TRECHO:
====

Cultura - Quadrinhos - As batalhas de Palmares

Angola Janga
por Jotabê Medeiros 
Mais extensa HQ já publicada no País, Angola Janga, de Marcelo D’Salete, é um grande épico gráfico.
Desde a Serra da Barriga às grutas do coração, como na canção de Gilberto Gil, o ilustrador, quadrinista e artista plástico paulistano Marcelo D’Salete, de 39 anos, tem examinado as circunstâncias históricas, políticas e sociais da vida do negro brasileiro. D’Salete usa, para isso, um veículo, ao menos no Brasil, pouco afeito a combates dessa natureza: as histórias em quadrinhos.
Mestre em História da Arte pela Universidade de São Paulo (USP), professor da Escola de Aplicação da USP, D’Salete estreou há dez anos com um álbum chamado Noite Luz, pela editora Via Lettera. Mas foi em 2014, com Cumbe (Editora Veneta), que ele despertou a atenção internacional. Eleita uma das melhores HQs daquele ano no Brasil, indicada ao prêmio HQ Mix (o mais longevo e crível do gênero) a obra foi publicada depois em Portugal, França, Áustria, Estados Unidos e Itália.
Este ano, no entanto, com o lançamento de Angola Janga, um catatau de 400 páginas sobre o Quilombo dos Palmares, Marcelo D’Salete entra definitivamente para a história das HQs nacionais. Primeiro, porque se trata do mais extenso álbum em um único volume já publicado no País. Angola Janga, na língua banto quimbundo, quer dizer “pequena Angola”.
Era como os negros do século XVI se referiram ao conjunto de mocambos que ficou célebre como Palmares, na região da Serra da Barriga, em Alagoas. Segundo, porque Angola Janga, fruto de uma pesquisa de 11 anos, é um vigoroso romance construído nos interstícios da História, com os personagens de um século de existência de Palmares ganhando contornos shakespearianos, dramatúrgicos, carnais.
Examinando documentos (cartas de governadores, militares, clérigos, senhores de engenho ou escritores) sobre o período, D’Salete deu contornos ficcionais e também humanos às biografias dos protagonistas da saga. Mais importante: ele não os poupou dos vícios e das contradições.
Quilombo dos Palmares foi criado por escravos fugidos de propriedades rurais e engenhos no século XVII e durou mais de um século no Nordeste. Chegou a ter cerca de 18 mil habitantes, numa época em que a capital de Pernambuco, Recife, contava 20 mil. Resistiu a mais de 100 anos de batalhas contra soldados portugueses e holandeses e sanguinários bandeirantes paulistas.
Canudos, na Bahia, mais célebre na historiografia, tinha 15 mil sertanejos à volta de Antonio Conselheiro. Definindo como “formidável” a saga de resistência de Palmares por mais de um século, D’Salete diz que considera importante fazer essa história, ainda restrita a um círculo de pesquisadores, historiadores e ativistas da militância negra, ser conhecida de um público maior. “Até a Abolição, Palmares era tratado como uma história de criminosos. Era disseminada sempre a partir do medo, de algo que devia ser evitado. Ganhou outra perspectiva graças à ação de jornalistas negros”, diz o quadrinista.

====

MATERIAL APRESENTADO:
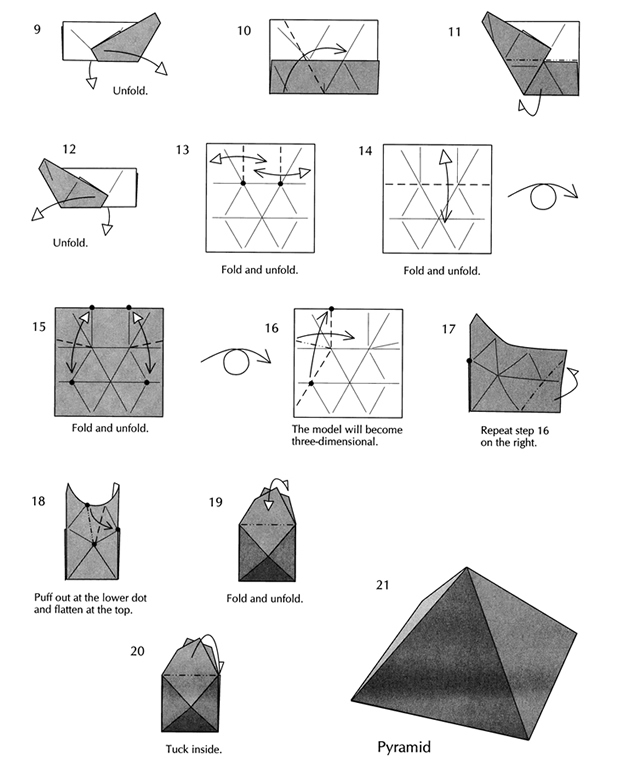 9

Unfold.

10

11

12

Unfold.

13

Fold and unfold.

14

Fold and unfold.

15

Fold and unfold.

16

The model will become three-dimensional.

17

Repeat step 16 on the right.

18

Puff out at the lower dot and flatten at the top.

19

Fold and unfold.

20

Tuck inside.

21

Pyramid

====

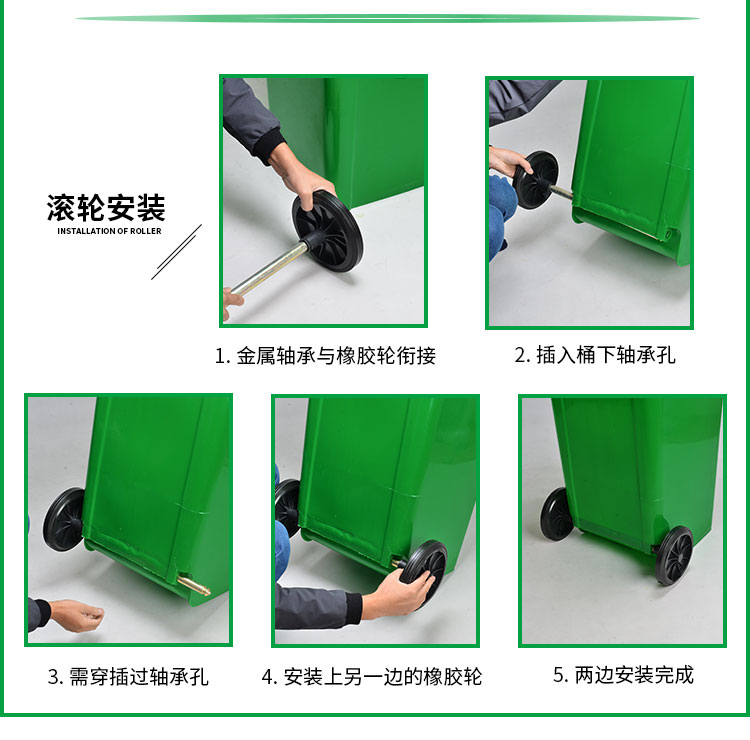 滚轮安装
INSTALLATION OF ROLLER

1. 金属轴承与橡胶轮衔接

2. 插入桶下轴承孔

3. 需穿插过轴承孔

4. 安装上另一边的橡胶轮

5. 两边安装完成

====

TAREFAS:
a: Segundo o trecho sobre Angola Janga, o que significa essa expressão na língua banto quimbundo?
b: Com base no trecho sobre Angola Janga, explique por que, com o lançamento dessa obra, Marcelo D'Salete entra definitivamente para a história das HQs nacionais.
c: Escreva a continuação do trecho sobre Angola Janga a partir da última frase apresentada.
Os registros não são necessários para realizar nenhuma das tarefas.

RESPOSTAS POR TAREFA:
a: Significa "pequena Angola".

b: Há dois motivos. O primeiro é que se trata do mais extenso álbum em um único volume já publicado no País. O segundo é que a obra, fruto de uma pesquisa de 11 anos, é um vigoroso romance construído nos interstícios da História, em que os personagens de um século de existência de Palmares ganham contornos shakespearianos, dramatúrgicos e carnais.

c:
Mesmo durante o abolicionismo, as discussões procuravam evitar que o tema Palmares chegasse aos escravizados, como forma de evitar um sentimento revolucionário. E, apesar da destruição violenta de Palmares, em 1694, com a derrubada do maior dos seus mocambos, Macaco, é sempre preciso lembrar que os quilombos, como prática e estratégia, existiram em todo o Brasil, de São Paulo a Minas, da Bahia a Pernambuco.
Angola Janga, de arte preciosista, realça os mitos dos personagens centrais de Palmares, como Ganga Zumba, Ganga Zona e Zumbi, mas a ideia do livro é ir além das lideranças. Assim, como em Os Sertões, de Euclides da Cunha, a geografia e a descrição do homem comum são também alçadas à qualidade de protagonistas. Os palmaristas cultivavam cana, como os donos de engenho, além de feijão, milho, batata.
Marcelo D’Salete
O quadrinista Marcelo D’Salete: “Para entender o Brasil, é preciso entender a história do negro no Brasil” (Divulgação)
Trocavam mantimentos com os proprietários rurais que combatiam. A infância de Zumbi, parte nebulosa da história e tratada de passagem apenas em alguns estudos, como o do historiador Décio Freitas (autor de Palmares, a Guerra dos Escravos), materializa-se na história em quadrinhos. Zumbi, um bebê chamado Francisco, cujos pais foram mortos na destruição de um mocambo e os algozes levaram e deixaram aos cuidados de um padre.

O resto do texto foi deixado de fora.